Moreover, the post was addressed to Keith, not to any of you numpties (im sure thats the plural of numpty), and I’m sure he is quite capable of defending his editorials.
Daffid
16th April 2010, 20:49
misspelling
:D
I’m only pulling your leg, I’ll get me coat…
Johnny86
16th April 2010, 14:40
Mclaren looks good…so does mecedes..but its just practice..its normally practice 3 that ferrari and rbr shows their hand in quali pace..i am impressed by chandhok..after australia ,he has been consistently outpacing his more rated teammate
Schumi_the_greatest
16th April 2010, 14:53
kbdavies…..numpties eh?
i think the point your missing here is that alot of people appreciate what keith does on this site, and yes a few people do point out the odd typo he makes but i think in general keith appreciates them if hes missed that, your comment came across more as a criticism of his article.
Meanwhile im off to join some more of numpties
kbdavies
16th April 2010, 15:40
So do i. It certainly wasn’t meant as a criticism, and i hope Keith certainly didn’t take it that way.
That’s why I’ve never pointed out any typo’s or errors before – seeing as Keith wholly writes, proof reads, and maintains the site all by himself – all, with no financial recompense. A truly herculean feat that none of us could even begin to undertake.

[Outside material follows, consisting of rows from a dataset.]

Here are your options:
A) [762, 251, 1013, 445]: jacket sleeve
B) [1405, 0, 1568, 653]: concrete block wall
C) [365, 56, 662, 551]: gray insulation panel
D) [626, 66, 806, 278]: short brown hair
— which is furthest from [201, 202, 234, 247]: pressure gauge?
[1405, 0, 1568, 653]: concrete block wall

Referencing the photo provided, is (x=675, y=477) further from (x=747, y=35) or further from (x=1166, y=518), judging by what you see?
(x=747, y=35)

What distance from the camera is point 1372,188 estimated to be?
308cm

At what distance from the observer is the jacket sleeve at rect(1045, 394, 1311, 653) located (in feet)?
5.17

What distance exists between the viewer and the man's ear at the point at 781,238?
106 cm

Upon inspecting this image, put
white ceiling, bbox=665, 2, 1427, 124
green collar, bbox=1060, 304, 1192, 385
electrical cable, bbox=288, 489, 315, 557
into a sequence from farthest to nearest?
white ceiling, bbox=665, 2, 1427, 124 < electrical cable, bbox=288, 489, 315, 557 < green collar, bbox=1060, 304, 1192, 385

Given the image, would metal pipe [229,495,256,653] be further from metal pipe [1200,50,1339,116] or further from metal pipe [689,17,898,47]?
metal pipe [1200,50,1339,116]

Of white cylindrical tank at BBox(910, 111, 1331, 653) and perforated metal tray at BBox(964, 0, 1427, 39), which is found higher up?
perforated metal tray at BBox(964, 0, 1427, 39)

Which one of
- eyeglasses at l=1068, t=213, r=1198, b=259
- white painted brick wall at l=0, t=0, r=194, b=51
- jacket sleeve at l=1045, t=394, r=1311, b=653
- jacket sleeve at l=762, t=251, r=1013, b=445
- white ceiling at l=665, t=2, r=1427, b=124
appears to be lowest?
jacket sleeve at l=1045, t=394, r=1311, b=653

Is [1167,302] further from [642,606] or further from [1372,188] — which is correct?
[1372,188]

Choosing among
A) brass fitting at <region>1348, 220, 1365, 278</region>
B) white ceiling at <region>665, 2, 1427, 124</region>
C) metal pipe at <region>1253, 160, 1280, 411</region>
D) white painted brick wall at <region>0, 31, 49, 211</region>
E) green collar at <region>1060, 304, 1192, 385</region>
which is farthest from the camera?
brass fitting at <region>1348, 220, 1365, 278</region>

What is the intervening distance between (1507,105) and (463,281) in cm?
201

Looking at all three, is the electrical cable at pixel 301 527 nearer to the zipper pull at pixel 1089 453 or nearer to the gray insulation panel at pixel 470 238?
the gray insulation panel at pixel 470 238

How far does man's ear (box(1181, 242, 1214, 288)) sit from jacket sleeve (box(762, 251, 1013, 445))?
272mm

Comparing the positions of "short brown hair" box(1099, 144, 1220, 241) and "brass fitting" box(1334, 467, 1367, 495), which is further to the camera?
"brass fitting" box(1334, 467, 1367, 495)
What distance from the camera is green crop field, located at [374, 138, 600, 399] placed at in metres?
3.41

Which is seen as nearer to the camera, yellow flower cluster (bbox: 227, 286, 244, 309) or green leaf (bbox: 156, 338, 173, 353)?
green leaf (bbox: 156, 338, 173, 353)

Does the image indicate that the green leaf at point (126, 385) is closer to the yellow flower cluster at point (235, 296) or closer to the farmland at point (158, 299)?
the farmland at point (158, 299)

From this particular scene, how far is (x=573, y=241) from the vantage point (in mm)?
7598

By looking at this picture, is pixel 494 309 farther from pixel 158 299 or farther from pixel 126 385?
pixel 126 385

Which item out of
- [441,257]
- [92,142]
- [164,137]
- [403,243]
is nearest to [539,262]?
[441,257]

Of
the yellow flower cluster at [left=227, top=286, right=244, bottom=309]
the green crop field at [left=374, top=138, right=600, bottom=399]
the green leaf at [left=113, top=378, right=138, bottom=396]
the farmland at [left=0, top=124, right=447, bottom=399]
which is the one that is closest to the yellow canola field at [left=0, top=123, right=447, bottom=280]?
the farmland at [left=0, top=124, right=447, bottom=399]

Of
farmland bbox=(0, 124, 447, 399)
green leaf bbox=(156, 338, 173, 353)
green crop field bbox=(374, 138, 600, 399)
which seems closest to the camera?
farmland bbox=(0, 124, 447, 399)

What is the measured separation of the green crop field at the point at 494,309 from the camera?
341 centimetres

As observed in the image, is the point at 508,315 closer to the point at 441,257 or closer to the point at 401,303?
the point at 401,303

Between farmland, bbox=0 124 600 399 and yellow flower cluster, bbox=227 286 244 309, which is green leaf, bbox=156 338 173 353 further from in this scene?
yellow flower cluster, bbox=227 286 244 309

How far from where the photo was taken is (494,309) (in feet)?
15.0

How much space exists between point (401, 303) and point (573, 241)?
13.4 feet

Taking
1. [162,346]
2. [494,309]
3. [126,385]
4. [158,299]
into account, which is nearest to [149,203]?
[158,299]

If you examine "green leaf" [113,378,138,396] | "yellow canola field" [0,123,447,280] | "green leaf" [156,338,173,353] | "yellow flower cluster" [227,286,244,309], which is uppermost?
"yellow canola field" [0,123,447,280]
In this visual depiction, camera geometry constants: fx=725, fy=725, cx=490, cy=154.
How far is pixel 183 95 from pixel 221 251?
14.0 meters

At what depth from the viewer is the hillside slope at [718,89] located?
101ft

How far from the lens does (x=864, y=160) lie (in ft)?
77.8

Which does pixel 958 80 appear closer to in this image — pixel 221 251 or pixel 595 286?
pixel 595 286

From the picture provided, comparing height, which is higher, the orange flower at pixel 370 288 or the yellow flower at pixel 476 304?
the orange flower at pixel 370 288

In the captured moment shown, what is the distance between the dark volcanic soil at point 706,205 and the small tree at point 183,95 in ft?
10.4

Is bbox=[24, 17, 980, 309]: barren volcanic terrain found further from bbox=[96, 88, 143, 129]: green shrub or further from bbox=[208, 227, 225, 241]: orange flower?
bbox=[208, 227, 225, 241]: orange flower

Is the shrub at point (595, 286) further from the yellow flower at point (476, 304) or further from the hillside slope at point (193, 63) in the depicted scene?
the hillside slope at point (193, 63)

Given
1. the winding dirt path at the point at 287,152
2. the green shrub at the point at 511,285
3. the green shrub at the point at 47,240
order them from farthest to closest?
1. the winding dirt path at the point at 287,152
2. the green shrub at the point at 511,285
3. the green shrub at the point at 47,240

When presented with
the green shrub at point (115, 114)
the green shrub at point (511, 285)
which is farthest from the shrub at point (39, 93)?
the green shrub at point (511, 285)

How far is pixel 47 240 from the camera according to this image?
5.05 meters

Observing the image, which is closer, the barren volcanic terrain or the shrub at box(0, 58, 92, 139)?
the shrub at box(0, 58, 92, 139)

Keith Collantine (@keithcollantine)
16th April 2010, 17:17
Although I do write pretty much everything myself (apart from guest posts) I also earn my living from the site!
martinb
16th April 2010, 19:13
Suggestion: On the lap time list, instead of thicker lines dividing the list into three, put a thicker line after 1’35”, 1’36”, 1’37” etc so we get a better idea of the spread.
F1silverarrows
16th April 2010, 19:14
Tbh both Red Bulls are together again in 2nd practice just like last year, and both have set a similiar time to 2009. They also timed together the same in 3rd practice but vettel ended the winner on race day.
2009: 2nd practice
Webber: 1:36.105 -4th
Vettel: 1:36.167 -5th
2010: 2nd practice
Vettel: 1:35.791 -5th
Webber: 1:35.955 -6th
Rosberg is 0.299 faster then he was last year which I guess shows the Mercedes power, but for me it doesn’t show If Rosberg is giving it all or is holding back still.
The Red Bulls look to be holding back again, since it looks like the same 2009 strategy. Because how can we say the RB6 is not better then the RB5 this year, so they must be holding back. The only problem for Red Bull this time round is Hamilton and Alonso have a better car.
VXR
17th April 2010, 0:57
“The only problem for Red Bull this time round is Hamilton and Alonso have a better car.”
RedBull seem to have a similar advantage to what Brawn did over the rest of the field in the early part of 2009. Only difference being that they seem to be not making the most of it.